--- Раздел документа ---
И. Т.: А как же роман «Рудин»? В нем описан кружок Покорского, описан с большой симпатией – как некая школа для молодых ищущих натур, а в самом Покорском, как считается, описан Николай Станкевич – явление светлое.
Б. П.: Как бы ни было в «Рудине» и в воспоминаниях самого Тургенева о Станкевиче, но об этой кружковщине как явлении Тургенев счел высказаться резко негативно. И можно понять, что он конкретно имеет в виду: конечно, так называемую премухинскую идиллию. Премухино – это имение семейства Бакуниных, в котором собиралась московская культурная молодежь: Мишель, молодой хозяин, тот же Станкевич, Белинский, сам Тургенев и многочисленные сестры Бакунины, с которыми все эти молодые люди завязывали некие платонические романы. Имела место некая неадекватная экзальтация, читать об этой премухинской идиллии неприятно. Все эти влюбленности были чисто ментальными, какой-то нездоровой симуляцией. Читаешь и думаешь: как было бы славно, если б эти молодые люди вместо рассуждений о Гегеле и Фихте предались свальному греху в премухинских куртинах!
Отклик этого жизненного сюжета есть еще в одном тургеневском рассказе «Переписка». Там умирающий от чахотки молодой человек (реминисценция Станкевича) вступает в эпистолярную связь вот с такой умной и философически настроенной девушкой, но в конце концов убеждается, что любит он вульгарную испанскую танцовщицу.
И. Т.: Уж не Полина ли Виардо тут имеется в виду?

--- Строки данных ---
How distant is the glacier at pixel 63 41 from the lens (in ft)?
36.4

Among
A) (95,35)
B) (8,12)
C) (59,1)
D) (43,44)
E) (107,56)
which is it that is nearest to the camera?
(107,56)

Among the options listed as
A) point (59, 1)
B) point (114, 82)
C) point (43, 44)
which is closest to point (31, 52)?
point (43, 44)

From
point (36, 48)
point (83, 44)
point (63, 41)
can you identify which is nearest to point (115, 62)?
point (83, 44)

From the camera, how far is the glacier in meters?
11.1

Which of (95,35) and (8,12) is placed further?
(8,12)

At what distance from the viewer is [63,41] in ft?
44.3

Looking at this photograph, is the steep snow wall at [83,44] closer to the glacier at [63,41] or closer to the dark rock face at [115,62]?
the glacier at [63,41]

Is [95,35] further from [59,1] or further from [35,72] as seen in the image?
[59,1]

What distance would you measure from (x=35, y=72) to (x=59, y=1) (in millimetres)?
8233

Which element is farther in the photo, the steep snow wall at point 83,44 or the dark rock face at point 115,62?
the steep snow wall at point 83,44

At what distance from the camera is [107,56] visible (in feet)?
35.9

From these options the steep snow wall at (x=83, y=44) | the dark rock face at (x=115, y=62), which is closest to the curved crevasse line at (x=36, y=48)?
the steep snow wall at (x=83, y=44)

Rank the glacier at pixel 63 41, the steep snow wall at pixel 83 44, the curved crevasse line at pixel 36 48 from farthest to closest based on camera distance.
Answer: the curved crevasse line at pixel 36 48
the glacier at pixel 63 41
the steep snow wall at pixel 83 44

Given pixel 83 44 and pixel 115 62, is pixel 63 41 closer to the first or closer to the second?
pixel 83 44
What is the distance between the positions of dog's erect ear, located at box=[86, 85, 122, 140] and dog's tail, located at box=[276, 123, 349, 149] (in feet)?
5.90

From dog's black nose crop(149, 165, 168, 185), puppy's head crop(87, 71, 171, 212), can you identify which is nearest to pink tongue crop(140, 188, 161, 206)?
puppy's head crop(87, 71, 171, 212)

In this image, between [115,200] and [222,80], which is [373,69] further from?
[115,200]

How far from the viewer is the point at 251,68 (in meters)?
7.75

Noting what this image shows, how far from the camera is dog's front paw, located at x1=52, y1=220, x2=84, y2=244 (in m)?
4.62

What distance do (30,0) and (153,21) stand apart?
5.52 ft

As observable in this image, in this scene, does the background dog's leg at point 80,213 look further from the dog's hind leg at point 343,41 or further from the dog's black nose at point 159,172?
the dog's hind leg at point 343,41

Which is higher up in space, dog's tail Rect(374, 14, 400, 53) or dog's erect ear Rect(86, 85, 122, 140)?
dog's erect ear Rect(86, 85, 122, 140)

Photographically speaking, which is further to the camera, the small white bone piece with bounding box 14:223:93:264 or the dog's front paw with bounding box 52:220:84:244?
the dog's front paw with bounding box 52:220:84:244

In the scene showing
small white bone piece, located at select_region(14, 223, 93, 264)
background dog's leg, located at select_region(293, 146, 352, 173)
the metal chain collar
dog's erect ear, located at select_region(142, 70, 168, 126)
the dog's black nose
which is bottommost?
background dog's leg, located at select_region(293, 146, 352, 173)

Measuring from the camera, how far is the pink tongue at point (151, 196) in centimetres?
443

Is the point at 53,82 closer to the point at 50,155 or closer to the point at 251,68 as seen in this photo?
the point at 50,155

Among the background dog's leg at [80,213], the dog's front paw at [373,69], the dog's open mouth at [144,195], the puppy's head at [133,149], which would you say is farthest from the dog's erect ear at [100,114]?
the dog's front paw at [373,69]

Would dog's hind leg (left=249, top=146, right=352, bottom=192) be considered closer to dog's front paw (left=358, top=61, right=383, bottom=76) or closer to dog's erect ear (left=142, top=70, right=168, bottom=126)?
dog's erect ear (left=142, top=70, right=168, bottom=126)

--- Задание ---
Выпишите из беседы о Тургеневе дословно отрывок от слов «Отклик этого жизненного» до слов «вульгарную испанскую танцовщицу.» включительно. Строки взяты из другого источника.

--- Образец решения ---
Отклик этого жизненного сюжета есть еще в одном тургеневском рассказе «Переписка». Там умирающий от чахотки молодой человек (реминисценция Станкевича) вступает в эпистолярную связь вот с такой умной и философически настроенной девушкой, но в конце концов убеждается, что любит он вульгарную испанскую танцовщицу.